Толик, запрокинув голову, медленно, не дыша, поставил стакан на лоб и плавно начал танцевать. Несколько раз присаживался и вставал. Потом, вытянув перед собой руки, стал медленно ложиться на спину. Если две-три минуты назад, когда шло приготовление к номеру «баланса», в зале слышались всплески смеха и гогота, то теперь, когда Толя подходил к кульминации своего номера, публика в задних рядах встала. То, что дома во время тренировок Толя называл «поворот на правый бок», «поворот на грудь», «поворот на левый бок», «на спину», на сцене сельского клуба, вмещавшего более трехсот человек, являло пластическую красоту по-змеиному гибкого мальчишеского тела. Я затаил дыхание. С пола Толя поднимался медленно. Было видно, что он, как никогда, волновался. Встав, он резко взмахнул рукой, разбрызгивая воду из стакана к потолку, где висела лампа-молния, и вышел к барьеру авансцены, низко поклонившись публике.
Четыре раза выходил Толя на аплодисменты зала, четыре раза прижимал ладони к груди. А когда я поднялся на сцену и за кулисами прошел в гримуборную, то увидел рыдающего Кольку Иванова и утешающих его друзей из нижнего ряда рухнувшей пирамиды. Поздравив Толю, я обнял его и тоже увидел на глазах брата слезы. Но это были слезы гордости за удачно выполненный номер. Такие я увижу через много лет на глазах наших русских девушек, поднявшихся на пьедестал почета на Олимпийских играх.

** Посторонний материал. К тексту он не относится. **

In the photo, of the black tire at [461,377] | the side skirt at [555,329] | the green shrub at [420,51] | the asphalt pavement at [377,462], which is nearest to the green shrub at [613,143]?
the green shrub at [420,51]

На следующий день, в воскресенье, о беде Кольки Иванова знало уже все село. А сам Колька как в воду канул. Только после окончания Отечественной войны, когда эшелоны, груженные танками и пушками, шли с запада на восток, где советским воинам предстояло сразиться с японскими милитаристами, из товарного вагона проходящего поезда на станции Убинская выскочил чернобровый высокий сержант. На гимнастерке его сверкали боевые ордена и медали. Торгующая молоком и вареной картошкой бабка Трубичиха узнала Иванова и, накладывая ему в котелок горячей картошки, спросила:
— Ты куда же тогда девался-то, Колюха, когда в клубе на всем честном миру трусы потерял?
Колька, улыбнувшись, ответил:
— Уехал к бабушке на Дальний Восток. Продал фотоаппарат, велосипед… Мать с отцом ночью посадили на поезд «Москва — Владивосток». Через год и они туда переехали.